Tuesday, April 20, 2010

Keeping Targeted Attacks Secret Kills R&D

I’m really impressed with Google’s response to what has been coined Operation Aurora by others. I’m impressed for lots reasons. I’m impressed because they recognize the value of their intellectual property and when they realized that it was threatened, they took decisive actions to protect their interests. I think it’s sad that so many companies in a similar situation would be blinded by short sighted lust for the “emerging market” that they fail to protect themselves and fail to recognize that the same market is far from a fair or open. I’m impressed that when they apparently felt that the espionage was backed or at least condoned by the Chinese government, they called them out. Most of all, I’m happy they made this public.

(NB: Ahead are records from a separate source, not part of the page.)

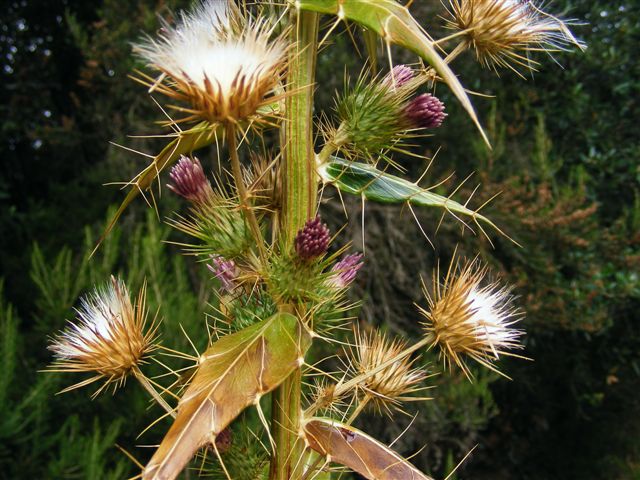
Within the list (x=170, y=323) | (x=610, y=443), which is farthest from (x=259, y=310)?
(x=610, y=443)

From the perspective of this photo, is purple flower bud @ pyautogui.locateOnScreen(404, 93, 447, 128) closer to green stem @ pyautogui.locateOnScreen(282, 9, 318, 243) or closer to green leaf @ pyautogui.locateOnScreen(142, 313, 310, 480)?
green stem @ pyautogui.locateOnScreen(282, 9, 318, 243)

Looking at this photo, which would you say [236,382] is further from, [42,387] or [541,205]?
[541,205]

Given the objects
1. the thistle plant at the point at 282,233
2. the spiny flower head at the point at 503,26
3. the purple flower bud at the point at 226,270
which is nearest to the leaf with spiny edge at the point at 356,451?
the thistle plant at the point at 282,233

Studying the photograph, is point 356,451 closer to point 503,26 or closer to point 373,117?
point 373,117

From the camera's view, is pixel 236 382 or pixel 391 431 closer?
pixel 236 382

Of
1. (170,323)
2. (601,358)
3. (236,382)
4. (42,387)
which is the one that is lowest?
(42,387)

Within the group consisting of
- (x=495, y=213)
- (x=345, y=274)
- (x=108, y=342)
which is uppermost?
(x=495, y=213)

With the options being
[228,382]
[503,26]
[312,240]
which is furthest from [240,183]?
[503,26]
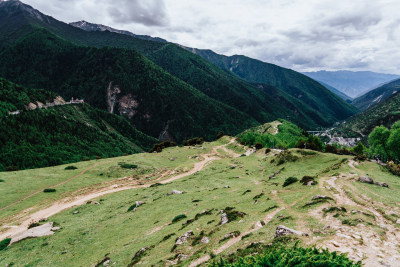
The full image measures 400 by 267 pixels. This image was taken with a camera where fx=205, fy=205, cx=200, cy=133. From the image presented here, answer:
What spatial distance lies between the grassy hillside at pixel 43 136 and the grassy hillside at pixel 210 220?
170 ft

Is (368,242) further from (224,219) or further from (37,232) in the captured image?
(37,232)

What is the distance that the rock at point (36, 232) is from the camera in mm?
30047

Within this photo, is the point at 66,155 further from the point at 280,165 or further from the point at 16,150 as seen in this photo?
the point at 280,165

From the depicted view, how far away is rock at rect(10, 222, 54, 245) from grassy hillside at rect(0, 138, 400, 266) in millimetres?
1206

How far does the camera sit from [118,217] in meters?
34.4

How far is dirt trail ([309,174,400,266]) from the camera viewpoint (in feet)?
40.9

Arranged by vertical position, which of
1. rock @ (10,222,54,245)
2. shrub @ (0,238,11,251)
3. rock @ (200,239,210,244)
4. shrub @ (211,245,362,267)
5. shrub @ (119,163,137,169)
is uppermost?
shrub @ (211,245,362,267)

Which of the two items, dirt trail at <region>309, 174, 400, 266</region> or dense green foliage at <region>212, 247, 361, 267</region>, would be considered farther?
dirt trail at <region>309, 174, 400, 266</region>

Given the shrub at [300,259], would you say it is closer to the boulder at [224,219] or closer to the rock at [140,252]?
the boulder at [224,219]

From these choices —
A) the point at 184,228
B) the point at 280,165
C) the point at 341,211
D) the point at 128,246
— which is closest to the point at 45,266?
the point at 128,246

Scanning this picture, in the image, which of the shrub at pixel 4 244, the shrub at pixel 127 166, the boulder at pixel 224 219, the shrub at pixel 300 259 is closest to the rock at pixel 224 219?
the boulder at pixel 224 219

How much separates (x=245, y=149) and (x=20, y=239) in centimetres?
9301

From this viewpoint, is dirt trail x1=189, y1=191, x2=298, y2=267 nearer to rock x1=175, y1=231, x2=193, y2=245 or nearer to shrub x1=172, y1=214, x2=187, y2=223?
rock x1=175, y1=231, x2=193, y2=245

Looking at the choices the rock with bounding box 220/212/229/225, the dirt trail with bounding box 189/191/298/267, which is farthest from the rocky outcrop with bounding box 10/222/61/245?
the dirt trail with bounding box 189/191/298/267
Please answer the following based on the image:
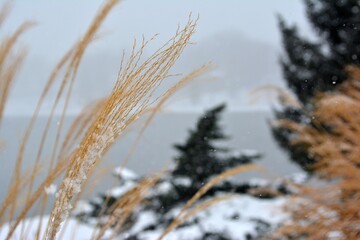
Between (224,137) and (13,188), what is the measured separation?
13.2ft

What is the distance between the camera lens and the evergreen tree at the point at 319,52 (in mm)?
7016

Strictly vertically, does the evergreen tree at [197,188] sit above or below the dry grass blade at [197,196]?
below

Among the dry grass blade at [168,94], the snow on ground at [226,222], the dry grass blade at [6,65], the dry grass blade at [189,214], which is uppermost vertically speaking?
the dry grass blade at [6,65]

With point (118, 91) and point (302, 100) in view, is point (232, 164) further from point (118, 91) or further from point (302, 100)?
point (118, 91)

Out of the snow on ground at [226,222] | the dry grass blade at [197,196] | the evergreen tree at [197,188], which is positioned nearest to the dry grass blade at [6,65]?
the dry grass blade at [197,196]

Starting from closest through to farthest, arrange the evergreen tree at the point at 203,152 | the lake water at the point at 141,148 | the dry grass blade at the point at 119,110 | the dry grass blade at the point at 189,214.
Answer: the dry grass blade at the point at 119,110, the dry grass blade at the point at 189,214, the lake water at the point at 141,148, the evergreen tree at the point at 203,152

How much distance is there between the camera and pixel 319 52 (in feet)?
24.3

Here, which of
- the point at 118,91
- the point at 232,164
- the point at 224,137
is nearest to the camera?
the point at 118,91

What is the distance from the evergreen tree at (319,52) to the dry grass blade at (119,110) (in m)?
6.75

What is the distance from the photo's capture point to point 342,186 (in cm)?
125

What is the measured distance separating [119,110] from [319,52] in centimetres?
747

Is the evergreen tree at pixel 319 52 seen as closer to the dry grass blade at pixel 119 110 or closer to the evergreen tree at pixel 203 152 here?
the evergreen tree at pixel 203 152

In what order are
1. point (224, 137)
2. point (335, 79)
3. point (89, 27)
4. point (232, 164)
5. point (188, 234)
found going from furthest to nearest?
1. point (335, 79)
2. point (232, 164)
3. point (224, 137)
4. point (188, 234)
5. point (89, 27)

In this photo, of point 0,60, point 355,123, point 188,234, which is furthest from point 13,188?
point 188,234
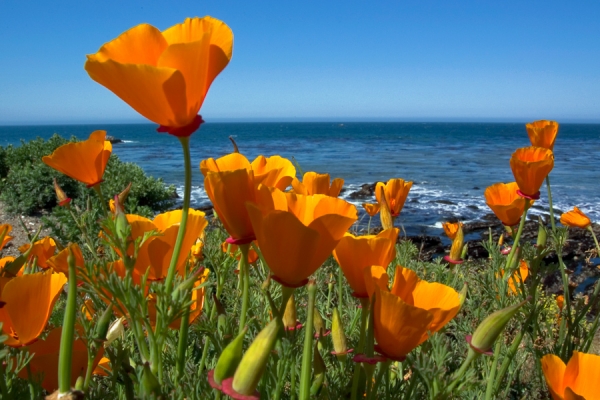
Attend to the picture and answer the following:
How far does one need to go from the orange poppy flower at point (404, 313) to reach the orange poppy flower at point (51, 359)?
0.48m

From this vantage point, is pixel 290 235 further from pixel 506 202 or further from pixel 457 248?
pixel 506 202

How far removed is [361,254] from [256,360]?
0.94 feet

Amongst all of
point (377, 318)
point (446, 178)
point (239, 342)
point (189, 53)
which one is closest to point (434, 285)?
point (377, 318)

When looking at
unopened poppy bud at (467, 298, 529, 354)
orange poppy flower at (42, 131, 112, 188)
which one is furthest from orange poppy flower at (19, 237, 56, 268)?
unopened poppy bud at (467, 298, 529, 354)

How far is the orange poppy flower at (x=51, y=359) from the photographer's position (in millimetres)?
844

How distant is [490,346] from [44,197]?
861cm

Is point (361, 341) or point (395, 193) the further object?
point (395, 193)

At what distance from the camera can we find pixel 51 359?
84 cm

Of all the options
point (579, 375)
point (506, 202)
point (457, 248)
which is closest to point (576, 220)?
point (506, 202)

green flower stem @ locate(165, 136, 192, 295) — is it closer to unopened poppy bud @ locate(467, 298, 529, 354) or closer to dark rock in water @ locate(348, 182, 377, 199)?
unopened poppy bud @ locate(467, 298, 529, 354)

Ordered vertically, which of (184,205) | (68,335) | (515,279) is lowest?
(515,279)

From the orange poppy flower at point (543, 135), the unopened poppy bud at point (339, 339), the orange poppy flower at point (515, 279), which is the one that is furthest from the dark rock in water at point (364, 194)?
the unopened poppy bud at point (339, 339)

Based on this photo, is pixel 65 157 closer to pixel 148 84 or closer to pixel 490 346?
pixel 148 84

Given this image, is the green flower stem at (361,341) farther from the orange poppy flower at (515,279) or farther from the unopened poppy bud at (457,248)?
the unopened poppy bud at (457,248)
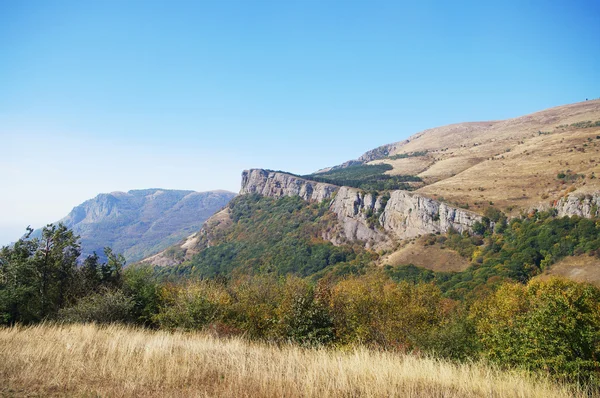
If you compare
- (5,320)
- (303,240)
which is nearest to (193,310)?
(5,320)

That being said, I’m not too impressed that google, and the majority of the computer security industry for that matter, were taken off guard by these attacks. The level of sophistication and determination is not new nor is the type of data targeted. For the purpose of this article, when I refer to a targeted and sophisticated attacks I’m referring to attacks where one or more attacker groups repeatedly seeks to (re-)penetrate an organization’s computer systems for ends specific to the victim organization, typically exfiltration of sensitive information. These attacks are characterized by a high degree of knowledge of the victims, often a high degree of social engineering, adequate technical sophistication, and high degree of organization/coordination on the part of the attackers. I refrain from using the term advanced persistant threat (APT), because while it has had a fairly precise meaning among the people using the term for some time, the meaning has been blurred quite a bit of late. For the purposes of this article, the specific identities of the attackers, including affiliation or backing by nation-states, is not important. A few public reports of these sorts of attacks go back to at least the 2003-2005 timeframe, probably earlier, but that’s when I started paying attention. Maybe the one thing that is new is the type of industry targeted. I think google should have known it was coming. I’ll bet they had some warnings they chose to ignore, but I guess I can't fault them too much.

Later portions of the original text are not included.